**Supplied material**
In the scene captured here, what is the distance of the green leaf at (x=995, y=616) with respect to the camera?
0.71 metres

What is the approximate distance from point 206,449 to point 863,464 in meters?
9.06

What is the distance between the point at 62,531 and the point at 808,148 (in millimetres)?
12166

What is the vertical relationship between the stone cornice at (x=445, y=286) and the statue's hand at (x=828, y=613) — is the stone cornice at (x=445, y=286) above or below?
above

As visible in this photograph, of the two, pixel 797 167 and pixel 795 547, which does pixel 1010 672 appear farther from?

**The exercise**
Reproduce every line of the records above, requests included, and offset each distance value in the answers by adding -85 to it.

**Final answer**
In the scene captured here, what is the distance of the green leaf at (x=995, y=616) with respect to the camera?
-84.29 metres

What is the approximate distance from point 206,449 to point 863,464 in meters?
-75.94

What is the distance between the point at 62,531 and the point at 808,148 (in millimetres)?
12081

What is the vertical relationship between the stone cornice at (x=445, y=286) and the statue's hand at (x=828, y=613) — is the stone cornice at (x=445, y=286) above or below?
above

As visible in this photograph, of the two, pixel 797 167 and pixel 795 547, which does pixel 1010 672 appear farther from?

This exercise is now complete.